Exercise details:
Could you give the stretch of records from the line containing "Is the palm" through the end of the records as a Markdown table with two columns, Row and Line, numbering each line and leaving out blank lines?

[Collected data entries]
»»
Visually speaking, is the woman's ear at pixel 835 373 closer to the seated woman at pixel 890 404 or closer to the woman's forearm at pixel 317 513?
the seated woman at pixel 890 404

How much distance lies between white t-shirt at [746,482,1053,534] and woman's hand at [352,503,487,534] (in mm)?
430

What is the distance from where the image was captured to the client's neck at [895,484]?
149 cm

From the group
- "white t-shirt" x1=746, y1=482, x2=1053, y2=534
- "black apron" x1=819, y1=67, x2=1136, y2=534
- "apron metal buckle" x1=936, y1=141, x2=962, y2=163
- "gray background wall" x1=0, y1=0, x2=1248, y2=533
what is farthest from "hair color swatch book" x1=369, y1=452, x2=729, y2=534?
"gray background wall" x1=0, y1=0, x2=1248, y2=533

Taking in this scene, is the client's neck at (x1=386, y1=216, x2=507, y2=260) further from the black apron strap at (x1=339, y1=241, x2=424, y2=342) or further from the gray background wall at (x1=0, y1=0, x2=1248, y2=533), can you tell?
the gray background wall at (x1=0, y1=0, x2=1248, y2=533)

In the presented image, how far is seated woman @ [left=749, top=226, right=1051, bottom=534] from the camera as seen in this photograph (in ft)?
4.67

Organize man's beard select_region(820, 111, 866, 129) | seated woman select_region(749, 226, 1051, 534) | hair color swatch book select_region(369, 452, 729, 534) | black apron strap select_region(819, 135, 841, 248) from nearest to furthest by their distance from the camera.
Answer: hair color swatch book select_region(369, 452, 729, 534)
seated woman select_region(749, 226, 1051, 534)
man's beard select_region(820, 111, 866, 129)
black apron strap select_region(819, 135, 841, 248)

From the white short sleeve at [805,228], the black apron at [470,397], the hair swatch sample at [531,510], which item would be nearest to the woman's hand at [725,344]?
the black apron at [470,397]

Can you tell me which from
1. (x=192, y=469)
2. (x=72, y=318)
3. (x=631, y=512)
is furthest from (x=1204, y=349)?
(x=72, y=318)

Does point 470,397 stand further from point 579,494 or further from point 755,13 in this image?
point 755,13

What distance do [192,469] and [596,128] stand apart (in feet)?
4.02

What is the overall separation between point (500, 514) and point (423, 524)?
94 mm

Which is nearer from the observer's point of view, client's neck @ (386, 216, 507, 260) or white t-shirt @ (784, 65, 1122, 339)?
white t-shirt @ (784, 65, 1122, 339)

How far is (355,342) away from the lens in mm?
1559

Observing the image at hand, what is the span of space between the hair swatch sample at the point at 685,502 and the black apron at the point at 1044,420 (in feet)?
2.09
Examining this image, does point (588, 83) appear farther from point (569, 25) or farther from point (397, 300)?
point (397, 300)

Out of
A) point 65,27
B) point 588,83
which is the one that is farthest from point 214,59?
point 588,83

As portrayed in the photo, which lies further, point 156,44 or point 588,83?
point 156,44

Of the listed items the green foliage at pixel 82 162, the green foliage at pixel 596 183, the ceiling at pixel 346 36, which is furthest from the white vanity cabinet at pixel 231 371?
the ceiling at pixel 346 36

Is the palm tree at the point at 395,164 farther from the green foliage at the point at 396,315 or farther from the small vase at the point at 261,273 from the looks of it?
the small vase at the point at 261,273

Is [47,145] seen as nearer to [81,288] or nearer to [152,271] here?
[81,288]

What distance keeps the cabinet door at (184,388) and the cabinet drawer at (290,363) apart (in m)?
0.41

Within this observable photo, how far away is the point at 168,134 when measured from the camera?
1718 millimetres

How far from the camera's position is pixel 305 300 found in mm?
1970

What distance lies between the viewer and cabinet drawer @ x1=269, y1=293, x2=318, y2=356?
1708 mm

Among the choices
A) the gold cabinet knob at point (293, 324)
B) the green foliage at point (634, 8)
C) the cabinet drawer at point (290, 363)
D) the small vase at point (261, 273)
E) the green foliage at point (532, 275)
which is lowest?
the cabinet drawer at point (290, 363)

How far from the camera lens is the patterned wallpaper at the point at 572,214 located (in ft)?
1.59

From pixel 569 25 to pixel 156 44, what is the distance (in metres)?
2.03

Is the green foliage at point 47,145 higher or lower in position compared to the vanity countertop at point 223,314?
««
Full output:
| Row | Line |
|---|---|
| 1 | Is the palm tree at the point at 395,164 farther from the green foliage at the point at 396,315 or farther from the small vase at the point at 261,273 from the looks of it? |
| 2 | the small vase at the point at 261,273 |
| 3 | Is [47,145] seen as nearer to [81,288] or nearer to [152,271] here? |
| 4 | [81,288] |
| 5 | What distance keeps the cabinet door at (184,388) and the cabinet drawer at (290,363) apart (in m)? |
| 6 | 0.41 |
| 7 | Within this observable photo, how far away is the point at 168,134 when measured from the camera? |
| 8 | 1718 millimetres |
| 9 | How far from the camera's position is pixel 305 300 found in mm? |
| 10 | 1970 |
| 11 | What distance lies between the viewer and cabinet drawer @ x1=269, y1=293, x2=318, y2=356? |
| 12 | 1708 mm |
| 13 | Among the choices |
| 14 | A) the gold cabinet knob at point (293, 324) |
| 15 | B) the green foliage at point (634, 8) |
| 16 | C) the cabinet drawer at point (290, 363) |
| 17 | D) the small vase at point (261, 273) |
| 18 | E) the green foliage at point (532, 275) |
| 19 | which is lowest? |
| 20 | the cabinet drawer at point (290, 363) |
| 21 | How far from the camera lens is the patterned wallpaper at the point at 572,214 located (in ft)? |
| 22 | 1.59 |
| 23 | From pixel 569 25 to pixel 156 44, what is the distance (in metres)? |
| 24 | 2.03 |
| 25 | Is the green foliage at point 47,145 higher or lower in position compared to the vanity countertop at point 223,314? |